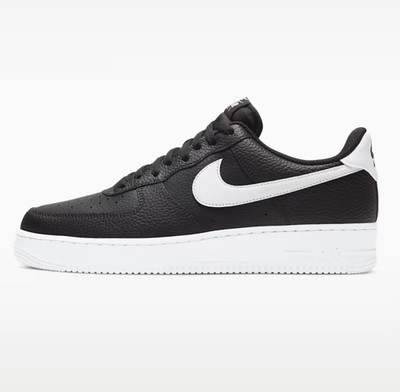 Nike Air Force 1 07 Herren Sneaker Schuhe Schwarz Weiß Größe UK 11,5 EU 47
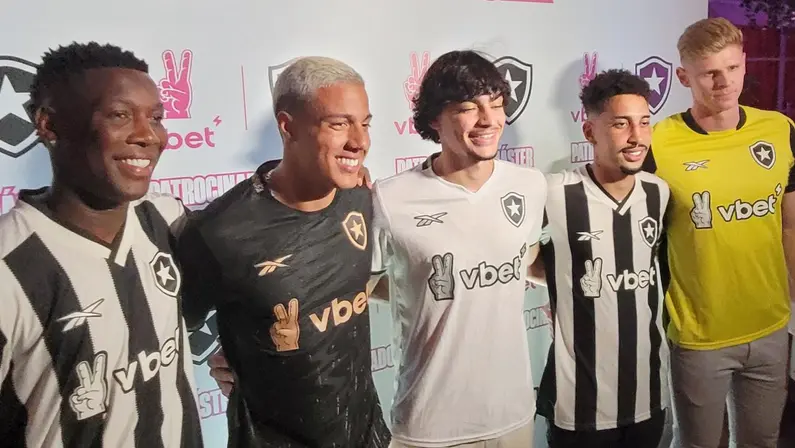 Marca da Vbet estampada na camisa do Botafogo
= = = =
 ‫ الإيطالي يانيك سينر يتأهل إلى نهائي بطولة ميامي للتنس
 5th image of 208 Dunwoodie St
= = = =
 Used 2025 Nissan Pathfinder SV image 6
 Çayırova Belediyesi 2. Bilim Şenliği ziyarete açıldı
= = = =
▸ **Exercise directions**
Please render the records as a Markdown table with two columns, Row and Record line. Begin at the line that has "Used 2025 Nissan Pathfinder SV image 6", stop after the line that has "Çayırova Belediyesi 2.", and leave out blank lines.

▸ **Task output**
| Row | Record line |
|---|---|
| 1 |  Used 2025 Nissan Pathfinder SV image 6 |
| 2 |  Çayırova Belediyesi 2. Bilim Şenliği ziyarete açıldı |